Playing London is important for us. It’s a big moment for the band. We’ve played at major festivals in many countries but this is our first time in the UK. Without doubt UK music has been a big influence and reference worldwide. From the classic British rock scene that changed the world, to the strong Jamaican presence in UK music culture – and the whole reggae sound that went global – London’s sound system scene, the punk movement… we could talk for ages about what London means to our band. I can guarantee you playing there is going to make us all feel very happy.
Who else should we be looking out for in the Bahian music scene?
Over the last few years Bahia has become established as a very important centre for cultural production in all genres. This has really always been the case but we’re in a moment when it’s really getting a lot of attention again. In the Bahian music scene, we could mention Orquestra Rumpilezz, Orquestra Afrosinfônica, Tiganá Santana, Lourimbau, Vandal, Josyara, MiniStereo Público…

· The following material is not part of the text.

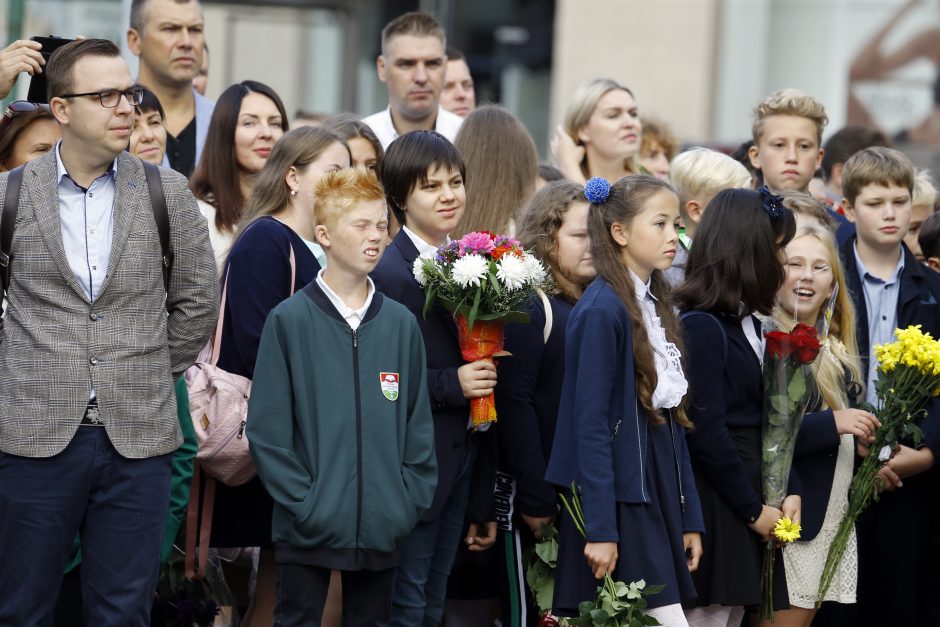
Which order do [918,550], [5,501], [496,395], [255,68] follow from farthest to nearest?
[255,68]
[918,550]
[496,395]
[5,501]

Finally, what’s next on the horizon for BaianaSystem?
We’re heading out on another international tour and playing in different countries always has a strong impact on our music. At the moment we’re also focused on preparing new material, immersed in researching our ancestral roots, our connection with Latin America and all of its musical and political influences, trying to reach a deeper understanding about our origins and produce new works out of that – looking inside ourselves to understand the world and using this perception for positive collaboration.